Oral
Faster Kernel Interpolation for Gaussian Processes
Mohit Yadav · Daniel Sheldon · Cameron Musco
A key challenge in scaling Gaussian Process (GP) regression to massive datasets is that exact inference requires computation with a dense n × n kernel matrix, where n is the number of data points. Significant work focuses on approximating the kernel matrix via interpolation using a smaller set of m “inducing points”. Structured kernel interpolation (SKI) is among the most scalable methods: by placing inducing points on a dense grid and using structured matrix algebra, SKI achieves per-iteration time of O(n + m log m) for approximate inference.

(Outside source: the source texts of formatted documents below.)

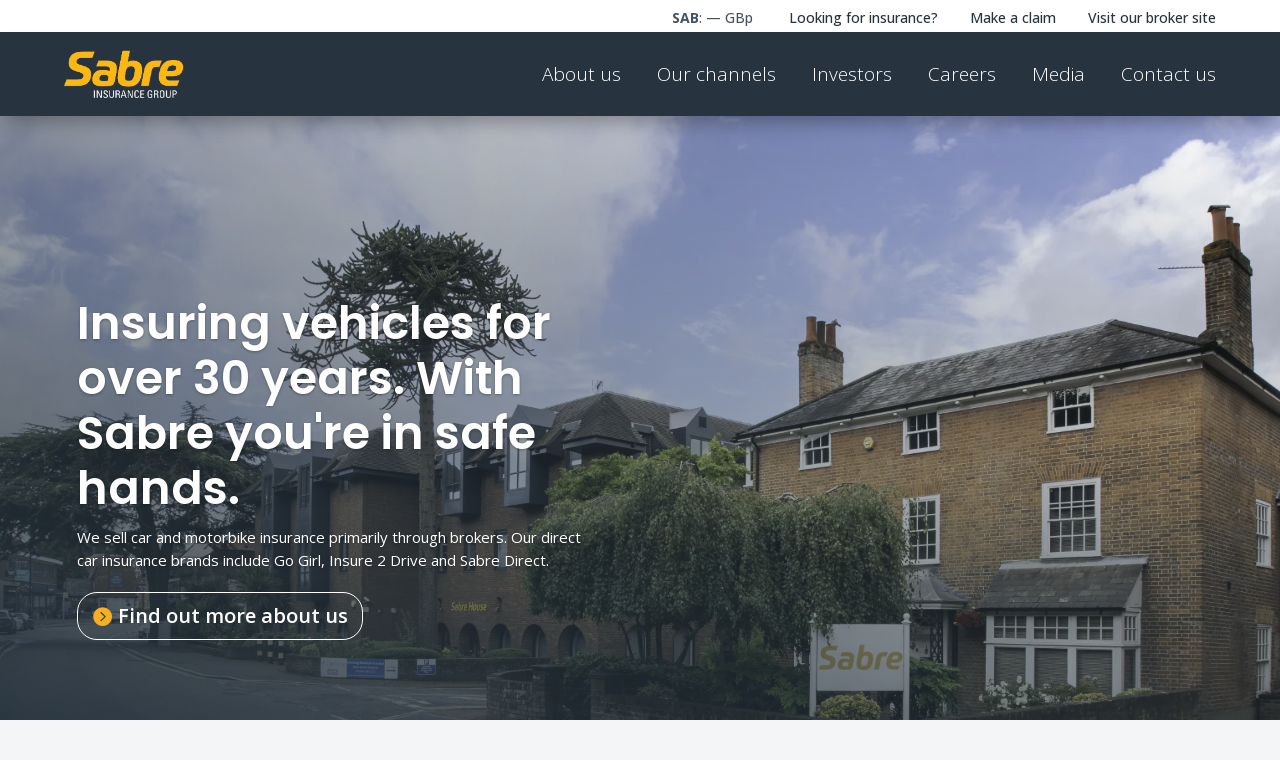

--- FILE ---
content_type: text/css
request_url: https://sabreplc.co.uk/wp-content/et-cache/2/et-core-unified-2.min.css?ver=1765196850
body_size: -67
content:
.et_pb_menu .et-menu{margin-right:60px}img{pointer-events:none}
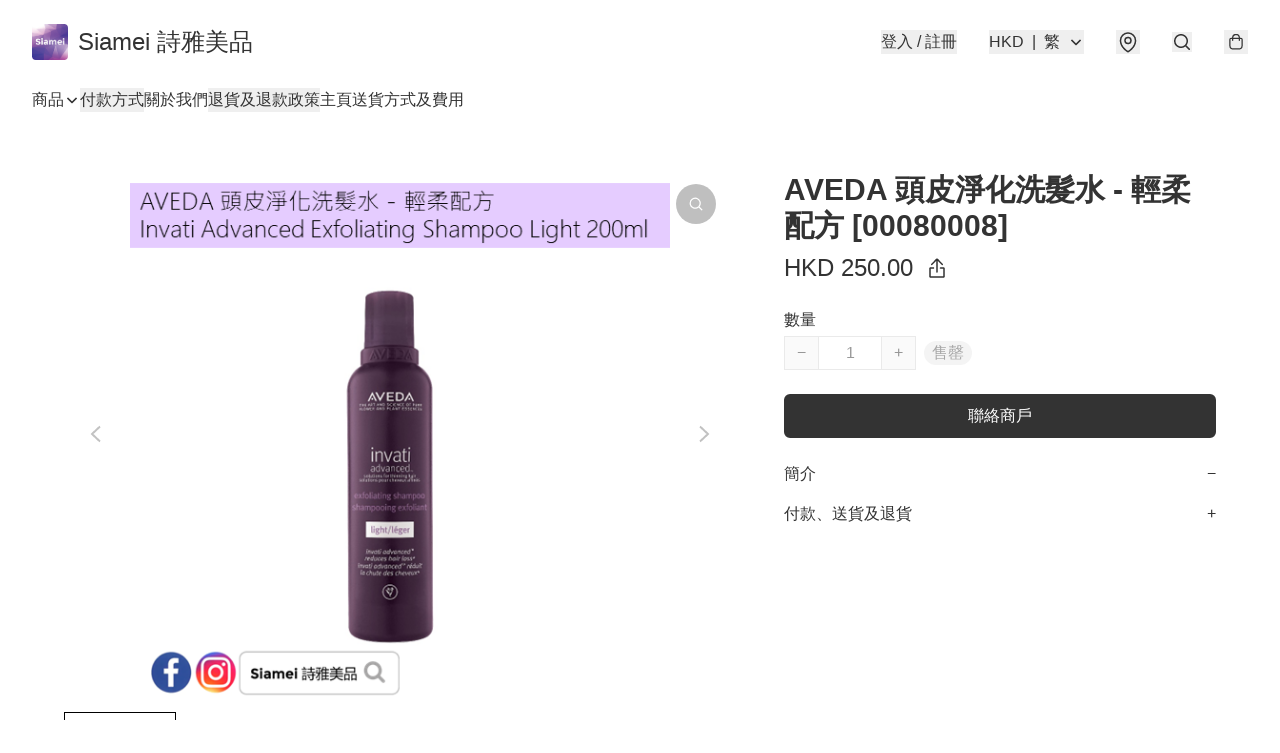

--- FILE ---
content_type: application/javascript
request_url: https://www.siamei.store/fb_pixel_page_view
body_size: -197
content:
(function initFBQ(){var fbPixelUserData = {};fbq('init', "1023237341358220", fbPixelUserData, { agent: 'plboutir' });fbq('track', "PageView", {}, { eventID: "f83cd95ec2b8463396e461c29ad6e3f6" });}())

This linear scaling in n enables approximate inference for very large data sets; however, the cost is per-iteration, which remains a limitation for extremely large n. We show that the SKI per-iteration time can be reduced to O(m log m) after a single O(n) time precomputation step by reframing SKI as solving a natural Bayesian linear regression problem with a fixed set of m compact basis functions. For a fixed grid, our new method scales to truly massive data sets: after the initial linear time pass, all subsequent computations are independent of n. We demonstrate speedups in practice for a wide range of m and n and for all the main GP inference tasks. With per-iteration complexity independent of the dataset size n for a fixed grid, our method scales to truly massive data sets. We demonstrate speedups in practice for a wide range of m and n and apply the method to GP inference on a three-dimensional weather radar dataset with over 100 million points.